If you DO want to spend up big, this is the sort of setup that you can consider.

The 65” LG C7 OLED is impressive-looking enough when turned off, but turn it on and wow. Have you ever noticed how LCD screens tend to lend a milkiness to blacks? That’s because they have lights behind the screen to illuminate their picture. Using the latest in picture technology, OLED provides perfect blacks – and vivid colour – with every single pixel of the screen able to be lit individually. It also makes for an insanely thin television that’s perfect for wall mounting.

Sony’s UBPX800 is a dedicated 4K Ultra HD Blu-ray player and media hub that will also play your current collection of DVDs and Blu-rays. It’s a solid unit, too – a REALLY solid unit.

As for sound, the receiver and speaker combo above is just one example of the type of setup you can aim for if you’re looking for the best home cinema sensation that you can get. The 7.2 channel Pioneer VSX932 allows for various speaker setups, and is ready to rock with Dolby Atmos sound support. Here we’ve allowed for individual front left, centre and right speakers, two rear surrounds, a subwoofer that could really tell your neighbours who’s boss (tip: we’ve found it best to exercise some bass restraint), and two ceiling-mounted Atmos speakers. Setting it up may take some time, but the results will totally be worth it.

Cost: ~$7500


Once you’ve set up your shiny new 4K Ultra HD rig, you’ll want some discs to truly show off its capabilities. These are just a handful of our favourite 4K demo discs here at STACK.

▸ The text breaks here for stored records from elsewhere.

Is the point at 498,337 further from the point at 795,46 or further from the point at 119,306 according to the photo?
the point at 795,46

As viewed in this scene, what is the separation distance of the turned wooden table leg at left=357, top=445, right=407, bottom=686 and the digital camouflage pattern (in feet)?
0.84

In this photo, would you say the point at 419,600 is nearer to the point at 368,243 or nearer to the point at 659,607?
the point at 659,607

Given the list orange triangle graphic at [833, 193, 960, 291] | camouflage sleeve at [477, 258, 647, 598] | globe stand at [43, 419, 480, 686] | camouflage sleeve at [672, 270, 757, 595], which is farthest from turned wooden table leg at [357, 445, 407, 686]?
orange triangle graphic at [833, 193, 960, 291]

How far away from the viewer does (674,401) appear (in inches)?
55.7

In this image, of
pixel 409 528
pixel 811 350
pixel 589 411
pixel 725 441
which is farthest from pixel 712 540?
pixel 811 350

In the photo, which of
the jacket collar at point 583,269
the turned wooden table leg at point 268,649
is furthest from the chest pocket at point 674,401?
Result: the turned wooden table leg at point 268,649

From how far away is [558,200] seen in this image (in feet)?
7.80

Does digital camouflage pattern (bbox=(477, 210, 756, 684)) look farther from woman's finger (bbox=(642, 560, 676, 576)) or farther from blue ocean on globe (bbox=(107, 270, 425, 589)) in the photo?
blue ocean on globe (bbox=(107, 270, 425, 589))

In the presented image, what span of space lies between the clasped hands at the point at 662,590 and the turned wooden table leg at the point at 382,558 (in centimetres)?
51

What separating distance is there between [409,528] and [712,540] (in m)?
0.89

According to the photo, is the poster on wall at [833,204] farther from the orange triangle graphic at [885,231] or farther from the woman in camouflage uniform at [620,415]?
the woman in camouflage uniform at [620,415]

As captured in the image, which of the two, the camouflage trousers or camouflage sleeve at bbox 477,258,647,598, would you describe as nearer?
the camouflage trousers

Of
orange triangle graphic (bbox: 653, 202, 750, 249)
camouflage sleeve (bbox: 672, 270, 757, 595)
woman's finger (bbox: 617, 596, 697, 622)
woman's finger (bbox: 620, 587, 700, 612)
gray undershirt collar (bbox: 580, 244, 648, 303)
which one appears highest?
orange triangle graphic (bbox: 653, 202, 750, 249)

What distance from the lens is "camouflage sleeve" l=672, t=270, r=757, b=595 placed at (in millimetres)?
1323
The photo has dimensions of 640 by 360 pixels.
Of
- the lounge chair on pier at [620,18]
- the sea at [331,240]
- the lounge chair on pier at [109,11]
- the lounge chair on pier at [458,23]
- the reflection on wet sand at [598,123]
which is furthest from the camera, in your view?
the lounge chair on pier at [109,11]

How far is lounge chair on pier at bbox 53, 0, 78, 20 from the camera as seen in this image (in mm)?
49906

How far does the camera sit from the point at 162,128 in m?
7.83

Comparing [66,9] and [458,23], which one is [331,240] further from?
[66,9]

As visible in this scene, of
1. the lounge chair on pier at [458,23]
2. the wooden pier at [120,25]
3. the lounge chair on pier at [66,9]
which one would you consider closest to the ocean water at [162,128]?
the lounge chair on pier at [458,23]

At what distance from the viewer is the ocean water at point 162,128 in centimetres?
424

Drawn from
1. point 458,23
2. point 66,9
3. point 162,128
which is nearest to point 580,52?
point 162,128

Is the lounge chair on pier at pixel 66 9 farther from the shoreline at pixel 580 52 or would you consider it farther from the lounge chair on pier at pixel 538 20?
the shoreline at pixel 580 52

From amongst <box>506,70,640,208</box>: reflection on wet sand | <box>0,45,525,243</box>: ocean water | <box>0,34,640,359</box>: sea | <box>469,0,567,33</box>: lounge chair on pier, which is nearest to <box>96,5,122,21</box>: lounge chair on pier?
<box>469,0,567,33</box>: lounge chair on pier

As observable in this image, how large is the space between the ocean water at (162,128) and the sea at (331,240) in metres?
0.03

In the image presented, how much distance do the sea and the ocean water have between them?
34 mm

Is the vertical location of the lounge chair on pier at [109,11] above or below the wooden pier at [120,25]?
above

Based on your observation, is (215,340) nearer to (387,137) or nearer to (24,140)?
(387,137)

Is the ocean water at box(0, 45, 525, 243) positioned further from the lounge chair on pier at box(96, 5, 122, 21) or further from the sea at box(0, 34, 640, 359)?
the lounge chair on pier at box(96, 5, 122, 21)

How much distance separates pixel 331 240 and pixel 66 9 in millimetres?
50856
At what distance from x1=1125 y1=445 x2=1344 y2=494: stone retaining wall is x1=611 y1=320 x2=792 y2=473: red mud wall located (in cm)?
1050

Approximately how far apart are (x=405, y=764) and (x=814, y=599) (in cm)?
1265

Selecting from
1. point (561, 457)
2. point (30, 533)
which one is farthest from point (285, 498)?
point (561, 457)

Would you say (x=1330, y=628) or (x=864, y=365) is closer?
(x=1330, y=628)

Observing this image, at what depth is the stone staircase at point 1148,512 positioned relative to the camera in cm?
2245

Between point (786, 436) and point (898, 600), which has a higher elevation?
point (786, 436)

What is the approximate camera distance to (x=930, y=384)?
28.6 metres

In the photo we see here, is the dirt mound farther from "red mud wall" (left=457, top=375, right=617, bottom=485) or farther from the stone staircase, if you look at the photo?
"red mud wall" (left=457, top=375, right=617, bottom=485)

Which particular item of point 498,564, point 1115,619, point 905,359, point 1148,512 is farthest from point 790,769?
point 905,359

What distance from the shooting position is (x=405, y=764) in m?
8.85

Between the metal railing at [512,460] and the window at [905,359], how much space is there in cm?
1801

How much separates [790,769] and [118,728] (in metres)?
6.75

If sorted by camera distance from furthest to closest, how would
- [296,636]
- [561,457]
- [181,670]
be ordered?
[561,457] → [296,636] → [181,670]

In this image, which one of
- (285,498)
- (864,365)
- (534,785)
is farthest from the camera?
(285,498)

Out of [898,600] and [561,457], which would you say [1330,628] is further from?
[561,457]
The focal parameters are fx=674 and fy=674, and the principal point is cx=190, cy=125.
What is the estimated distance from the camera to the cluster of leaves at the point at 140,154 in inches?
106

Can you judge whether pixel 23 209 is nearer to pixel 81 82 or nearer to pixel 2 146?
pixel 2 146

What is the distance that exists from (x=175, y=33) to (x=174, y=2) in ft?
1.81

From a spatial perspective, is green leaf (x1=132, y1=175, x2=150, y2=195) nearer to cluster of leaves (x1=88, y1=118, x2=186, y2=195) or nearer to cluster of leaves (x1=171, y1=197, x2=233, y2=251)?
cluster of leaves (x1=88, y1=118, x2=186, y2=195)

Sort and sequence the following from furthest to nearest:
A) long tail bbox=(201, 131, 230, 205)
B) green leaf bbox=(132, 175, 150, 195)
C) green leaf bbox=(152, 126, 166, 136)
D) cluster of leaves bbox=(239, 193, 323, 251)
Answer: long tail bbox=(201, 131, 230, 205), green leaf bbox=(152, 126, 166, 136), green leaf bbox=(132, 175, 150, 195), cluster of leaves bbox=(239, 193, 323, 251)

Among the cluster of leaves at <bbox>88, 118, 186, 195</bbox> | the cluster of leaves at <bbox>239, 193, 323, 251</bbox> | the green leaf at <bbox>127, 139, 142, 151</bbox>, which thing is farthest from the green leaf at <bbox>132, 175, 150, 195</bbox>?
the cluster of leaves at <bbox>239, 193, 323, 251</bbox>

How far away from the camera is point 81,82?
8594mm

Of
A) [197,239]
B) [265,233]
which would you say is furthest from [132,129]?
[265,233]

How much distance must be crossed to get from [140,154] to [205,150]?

Something old: Blade Runner, Close Encounters of the Third Kind, Lucy,
Men in Black, The Dark Knight

Something new: Baby Driver, Blade Runner 2049, Dunkirk, John Wick 2,
Planet Earth II


While vision has taken a massive step forward with 4K Ultra HD, the audio boffins haven’t been caught napping. The latest cinema audio formats are Dolby Atmos and DTS:X, both of which use different methods to create 3D sound – so what you hear can be precisely placed and moved around in three-dimensional space. It’s rather like being in a cool bubble of sound. Most 4K Ultra HD Blu-rays feature either one of these audio formats, and with a suitable speaker setup in place, the results they achieve really helps elevate the home cinema experience to new, previously only dreamed about levels.


It’s easy to bandy numbers about, but even easier to show the differences in resolutions of DVD, Blu-ray and 4K Ultra HD visually. It would take approximately 24 pictures of DVD resolution to fill a 4K screen, or four of Blu-ray quality – the more dots, the better the quality that can be achieved when content is made specifically for the format. While most 4K Ultra HD TVs and players upscale DVD and Blu-ray pictures, the result uses calculated guesswork to resize the picture, so while it’s quite an improvement, detail is always lost compared to native 4K content.